Boring. That's the criticism I keep hearing and reading about Where the Wild Things Are, Spike Jonze's brilliant, haunting adaptation of Maurice Sendak's seminal tale of Max and his there-and-back-again voyage over oceans and through time.
I should preface this by asserting how much I was anticipating this movie, probably more than any this year. I can hardly overstate the effect the book had on my young, impressionable mind. I know that puts me in rarefied company with some 35 billion other kids, but many of my loves can be traced directly back to that source: monsters, darkness, teddy bears strung up by the neck:
What I want to say is this: WTWTA is no children's movie. Or rather I should say that the movie respects the intelligence of children instead of pandering to it. Intellectually, Jonze asks his audience not to settle for cheap gags and lowbrow humor; anyone seeking a smorgasbord of mere visual delights and an infusion of potty jokes will be sorely let down. That's why this is such great work, and that's why it will last. Screenwriter Dave Eggers takes the high road by not stuffing his adaptation with a lot of dialogue. The book was sparsely worded and so is the screenplay. That's a good thing. The imagination of the boy (really good work by Max Records in his first role) and the monsters and the monsters inside the boy speak all speak loudly enough. The metaphor of the book is famous and lovely for its simplicity. To pollute it with words would seem a sin.
Now, back to that word, boring. I'm not sure what these critics were expecting. No, it's not an action packed thrill-ride, but I want to know what could be more exciting than sailing to a world full of very large, dangerous, razor-clawed monsters, becoming their king and then demanding that the wild rumpus start!!! I guess people wanted all rumpus, all the time. Not happening. The movie flows at a pace that at times is as gentle as a soft pile of sleeping, snoring monsters (ah, but with the constant risk of being squished!). Max's world has, gasp, emotions in it--complex ones. Relationships too. And quiet times. Because you know what? Kids, even the wildest ones, have complex emotions. And relationships. And quiet times. Those silent moments, when Max is trying to sort things out, only make the rumpus more profound. The ties Max makes with the monsters are more protracted in the film, and the monsters themselves have names and personalities and a certain societal code that predates Max's discovery of their island, suggesting that maybe, just maybe, this journey isn't so imaginary after all. That's how I prefer to see it, anyway.

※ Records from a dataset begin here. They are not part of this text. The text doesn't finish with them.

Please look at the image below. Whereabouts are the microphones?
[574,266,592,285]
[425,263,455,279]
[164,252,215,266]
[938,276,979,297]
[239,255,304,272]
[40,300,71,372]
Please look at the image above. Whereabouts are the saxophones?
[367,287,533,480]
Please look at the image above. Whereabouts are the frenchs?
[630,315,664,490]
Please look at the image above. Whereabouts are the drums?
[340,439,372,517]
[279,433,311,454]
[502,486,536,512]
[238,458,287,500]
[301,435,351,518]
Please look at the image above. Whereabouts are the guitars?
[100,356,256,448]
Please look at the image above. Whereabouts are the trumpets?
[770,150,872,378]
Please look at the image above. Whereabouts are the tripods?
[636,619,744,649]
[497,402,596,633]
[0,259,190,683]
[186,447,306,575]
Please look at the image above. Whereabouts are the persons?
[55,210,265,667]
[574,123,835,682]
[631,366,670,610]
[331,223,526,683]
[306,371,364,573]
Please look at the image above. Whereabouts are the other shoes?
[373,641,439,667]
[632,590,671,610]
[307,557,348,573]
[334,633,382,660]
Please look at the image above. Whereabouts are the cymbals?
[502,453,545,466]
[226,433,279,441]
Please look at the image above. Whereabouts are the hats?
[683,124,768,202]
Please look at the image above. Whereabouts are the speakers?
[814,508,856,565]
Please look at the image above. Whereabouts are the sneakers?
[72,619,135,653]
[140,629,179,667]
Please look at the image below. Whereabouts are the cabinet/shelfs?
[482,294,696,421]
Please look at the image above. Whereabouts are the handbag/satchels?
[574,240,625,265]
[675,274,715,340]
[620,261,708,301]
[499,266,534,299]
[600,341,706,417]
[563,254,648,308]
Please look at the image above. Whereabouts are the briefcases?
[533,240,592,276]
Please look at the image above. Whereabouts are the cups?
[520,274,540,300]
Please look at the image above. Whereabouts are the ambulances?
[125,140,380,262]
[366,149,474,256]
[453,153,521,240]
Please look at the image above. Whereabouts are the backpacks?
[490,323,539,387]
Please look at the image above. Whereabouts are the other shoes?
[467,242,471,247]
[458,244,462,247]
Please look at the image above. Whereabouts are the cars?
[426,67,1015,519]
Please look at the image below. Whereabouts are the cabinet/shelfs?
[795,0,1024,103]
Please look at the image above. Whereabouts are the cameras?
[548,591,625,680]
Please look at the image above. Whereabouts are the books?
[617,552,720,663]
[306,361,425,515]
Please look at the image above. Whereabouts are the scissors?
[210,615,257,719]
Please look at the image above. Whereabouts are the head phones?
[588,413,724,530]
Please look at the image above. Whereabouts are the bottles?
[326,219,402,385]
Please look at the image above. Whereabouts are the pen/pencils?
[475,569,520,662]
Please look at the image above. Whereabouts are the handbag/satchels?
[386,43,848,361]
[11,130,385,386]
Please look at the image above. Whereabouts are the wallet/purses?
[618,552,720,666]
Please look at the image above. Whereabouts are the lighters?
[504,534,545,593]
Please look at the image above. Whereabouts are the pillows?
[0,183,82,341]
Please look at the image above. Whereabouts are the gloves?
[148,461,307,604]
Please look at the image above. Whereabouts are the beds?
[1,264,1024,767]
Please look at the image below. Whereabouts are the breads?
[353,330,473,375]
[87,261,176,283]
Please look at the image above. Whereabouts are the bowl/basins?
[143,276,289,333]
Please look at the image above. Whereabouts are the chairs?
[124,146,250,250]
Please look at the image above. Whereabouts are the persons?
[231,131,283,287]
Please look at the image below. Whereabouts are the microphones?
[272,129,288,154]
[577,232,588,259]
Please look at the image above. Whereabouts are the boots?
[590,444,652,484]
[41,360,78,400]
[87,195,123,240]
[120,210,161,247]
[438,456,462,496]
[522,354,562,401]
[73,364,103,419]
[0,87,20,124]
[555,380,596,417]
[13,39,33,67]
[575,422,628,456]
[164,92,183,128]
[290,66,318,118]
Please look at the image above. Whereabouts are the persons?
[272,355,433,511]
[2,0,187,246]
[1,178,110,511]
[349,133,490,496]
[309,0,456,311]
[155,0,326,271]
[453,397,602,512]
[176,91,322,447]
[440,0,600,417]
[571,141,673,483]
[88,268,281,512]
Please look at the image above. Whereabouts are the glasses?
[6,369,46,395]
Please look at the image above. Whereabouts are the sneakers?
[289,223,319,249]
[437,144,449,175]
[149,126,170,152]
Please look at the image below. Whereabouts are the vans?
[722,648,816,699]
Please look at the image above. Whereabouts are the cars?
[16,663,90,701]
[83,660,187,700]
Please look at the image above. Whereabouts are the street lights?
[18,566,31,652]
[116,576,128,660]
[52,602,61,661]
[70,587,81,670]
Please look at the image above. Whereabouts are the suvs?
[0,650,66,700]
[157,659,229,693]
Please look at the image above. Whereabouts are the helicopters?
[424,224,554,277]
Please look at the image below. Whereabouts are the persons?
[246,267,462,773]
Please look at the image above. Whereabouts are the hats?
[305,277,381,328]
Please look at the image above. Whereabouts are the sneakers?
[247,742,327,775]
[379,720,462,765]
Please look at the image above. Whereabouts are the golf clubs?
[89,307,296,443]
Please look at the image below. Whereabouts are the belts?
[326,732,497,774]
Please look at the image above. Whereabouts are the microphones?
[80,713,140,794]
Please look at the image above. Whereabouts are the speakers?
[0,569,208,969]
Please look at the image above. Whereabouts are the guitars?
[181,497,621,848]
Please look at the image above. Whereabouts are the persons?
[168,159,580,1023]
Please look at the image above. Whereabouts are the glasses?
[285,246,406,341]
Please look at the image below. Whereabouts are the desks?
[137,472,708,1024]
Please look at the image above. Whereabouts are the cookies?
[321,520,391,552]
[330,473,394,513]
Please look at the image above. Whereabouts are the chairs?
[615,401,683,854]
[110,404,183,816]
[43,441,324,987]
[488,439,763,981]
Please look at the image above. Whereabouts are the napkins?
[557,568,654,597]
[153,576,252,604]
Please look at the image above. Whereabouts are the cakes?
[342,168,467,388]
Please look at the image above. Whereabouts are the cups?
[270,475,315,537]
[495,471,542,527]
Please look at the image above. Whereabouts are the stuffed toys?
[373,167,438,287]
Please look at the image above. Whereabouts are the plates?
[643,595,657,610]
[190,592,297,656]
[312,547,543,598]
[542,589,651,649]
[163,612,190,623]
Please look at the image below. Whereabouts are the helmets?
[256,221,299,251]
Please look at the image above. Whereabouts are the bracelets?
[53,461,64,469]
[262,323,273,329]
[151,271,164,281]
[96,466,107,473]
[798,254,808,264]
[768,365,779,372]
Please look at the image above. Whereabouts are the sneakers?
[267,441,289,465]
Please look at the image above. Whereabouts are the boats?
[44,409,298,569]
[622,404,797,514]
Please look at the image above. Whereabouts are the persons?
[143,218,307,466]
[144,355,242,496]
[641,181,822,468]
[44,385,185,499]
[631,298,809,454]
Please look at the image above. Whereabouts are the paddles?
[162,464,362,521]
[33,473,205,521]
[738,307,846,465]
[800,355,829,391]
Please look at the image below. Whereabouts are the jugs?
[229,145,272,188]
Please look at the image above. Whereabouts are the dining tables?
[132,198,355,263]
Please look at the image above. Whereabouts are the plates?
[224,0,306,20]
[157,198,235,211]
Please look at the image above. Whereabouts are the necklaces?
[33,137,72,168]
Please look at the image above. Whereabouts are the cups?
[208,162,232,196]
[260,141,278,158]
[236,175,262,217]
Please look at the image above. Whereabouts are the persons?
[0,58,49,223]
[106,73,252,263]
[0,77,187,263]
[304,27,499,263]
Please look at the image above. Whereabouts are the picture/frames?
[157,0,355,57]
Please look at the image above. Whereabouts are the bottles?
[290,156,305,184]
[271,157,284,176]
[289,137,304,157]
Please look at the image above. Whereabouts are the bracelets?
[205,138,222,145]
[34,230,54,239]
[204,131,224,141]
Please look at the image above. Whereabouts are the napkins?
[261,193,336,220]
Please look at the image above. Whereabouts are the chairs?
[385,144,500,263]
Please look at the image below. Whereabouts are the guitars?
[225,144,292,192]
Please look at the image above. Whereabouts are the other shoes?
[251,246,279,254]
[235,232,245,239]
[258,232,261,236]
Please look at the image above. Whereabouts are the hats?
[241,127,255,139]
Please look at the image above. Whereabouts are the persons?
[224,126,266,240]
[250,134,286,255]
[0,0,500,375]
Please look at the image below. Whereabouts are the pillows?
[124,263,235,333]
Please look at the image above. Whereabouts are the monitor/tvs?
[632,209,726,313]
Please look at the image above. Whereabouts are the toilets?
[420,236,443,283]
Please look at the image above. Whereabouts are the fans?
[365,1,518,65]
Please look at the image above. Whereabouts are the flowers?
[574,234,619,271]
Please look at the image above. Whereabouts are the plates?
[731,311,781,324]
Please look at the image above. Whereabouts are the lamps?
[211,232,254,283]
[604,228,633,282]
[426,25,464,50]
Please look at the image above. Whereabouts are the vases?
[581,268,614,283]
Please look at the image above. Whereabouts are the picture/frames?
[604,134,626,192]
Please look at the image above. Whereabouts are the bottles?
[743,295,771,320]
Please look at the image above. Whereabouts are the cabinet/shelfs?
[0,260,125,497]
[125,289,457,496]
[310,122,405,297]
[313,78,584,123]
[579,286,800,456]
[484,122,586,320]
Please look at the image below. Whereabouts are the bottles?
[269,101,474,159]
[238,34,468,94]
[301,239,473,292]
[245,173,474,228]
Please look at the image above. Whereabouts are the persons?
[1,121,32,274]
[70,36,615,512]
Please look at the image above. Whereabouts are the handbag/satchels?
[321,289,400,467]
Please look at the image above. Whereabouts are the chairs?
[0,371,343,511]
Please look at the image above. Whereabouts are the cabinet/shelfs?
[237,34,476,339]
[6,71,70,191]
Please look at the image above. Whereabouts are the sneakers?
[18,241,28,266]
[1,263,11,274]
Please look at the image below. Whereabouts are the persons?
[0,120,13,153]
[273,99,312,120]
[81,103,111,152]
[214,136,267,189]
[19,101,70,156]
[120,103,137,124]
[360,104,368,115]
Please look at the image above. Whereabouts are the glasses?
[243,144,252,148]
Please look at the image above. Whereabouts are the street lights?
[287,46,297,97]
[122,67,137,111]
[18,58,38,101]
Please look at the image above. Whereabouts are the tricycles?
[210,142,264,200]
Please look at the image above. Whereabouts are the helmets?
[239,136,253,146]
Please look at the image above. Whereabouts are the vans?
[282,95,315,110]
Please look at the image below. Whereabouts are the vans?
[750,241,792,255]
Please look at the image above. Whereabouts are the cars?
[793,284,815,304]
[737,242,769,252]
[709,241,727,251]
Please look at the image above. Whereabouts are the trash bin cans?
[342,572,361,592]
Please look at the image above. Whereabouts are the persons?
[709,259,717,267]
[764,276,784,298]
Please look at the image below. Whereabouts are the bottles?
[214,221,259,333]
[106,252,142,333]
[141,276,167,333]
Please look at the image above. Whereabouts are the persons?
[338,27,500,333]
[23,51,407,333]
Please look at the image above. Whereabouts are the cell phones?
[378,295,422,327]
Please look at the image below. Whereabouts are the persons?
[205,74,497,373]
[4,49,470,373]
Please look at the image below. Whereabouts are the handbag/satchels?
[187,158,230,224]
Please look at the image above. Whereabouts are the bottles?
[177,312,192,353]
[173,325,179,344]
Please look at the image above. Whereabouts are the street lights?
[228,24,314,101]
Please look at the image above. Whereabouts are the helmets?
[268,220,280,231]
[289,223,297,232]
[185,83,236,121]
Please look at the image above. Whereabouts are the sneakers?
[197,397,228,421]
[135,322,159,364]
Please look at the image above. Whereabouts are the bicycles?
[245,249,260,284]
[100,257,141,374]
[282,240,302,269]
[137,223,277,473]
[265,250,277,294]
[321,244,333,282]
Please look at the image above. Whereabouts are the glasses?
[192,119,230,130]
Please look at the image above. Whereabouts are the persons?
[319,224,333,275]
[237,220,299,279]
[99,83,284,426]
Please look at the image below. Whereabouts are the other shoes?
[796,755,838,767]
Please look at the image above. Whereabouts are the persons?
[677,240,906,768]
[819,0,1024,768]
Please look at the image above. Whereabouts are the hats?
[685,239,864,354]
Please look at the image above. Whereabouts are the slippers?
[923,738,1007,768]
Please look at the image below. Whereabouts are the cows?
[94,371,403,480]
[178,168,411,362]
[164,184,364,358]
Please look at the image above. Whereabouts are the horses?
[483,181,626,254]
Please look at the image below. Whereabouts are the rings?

Nice additions abound. After all, it is a challenge to make a feature length movie from a book of ten sentences. Katherine Keener (is there a better actor alive?) excels as Max's mom, a role mirrored by the female monster lead, KW (voiced beautifully by Lauren Ambrose). The fort that Max and his monster subjects build is at once breathtaking and in perfect alignment with the source material. The actors chosen to portray the monsters are brilliant, none more than James Gandolfini as Carol--Max's best friend and most terrible adversary. Also, look for perhaps the greatest screen dismemberment of all time.
Of course as renowned as the story is Sendak's art. Monster costumes with GCI faces may sound like a recipe for ridiculousness, but this crew gets the look just right, from our hero, the forest and the creatures that have become so essential to our culture. The effects are seamless and subtle enough that we forget they are there.
Are there disappointments? Sure, but not many. Mostly I miss what to me was always the most magical moment in the book, when Max's bedroom transforms by degrees into a forest. I don't want to quibble, though, not with such a masterful take on a masterful book. Sendak himself has expressed his admiration of this adaptation. Who's a better judge?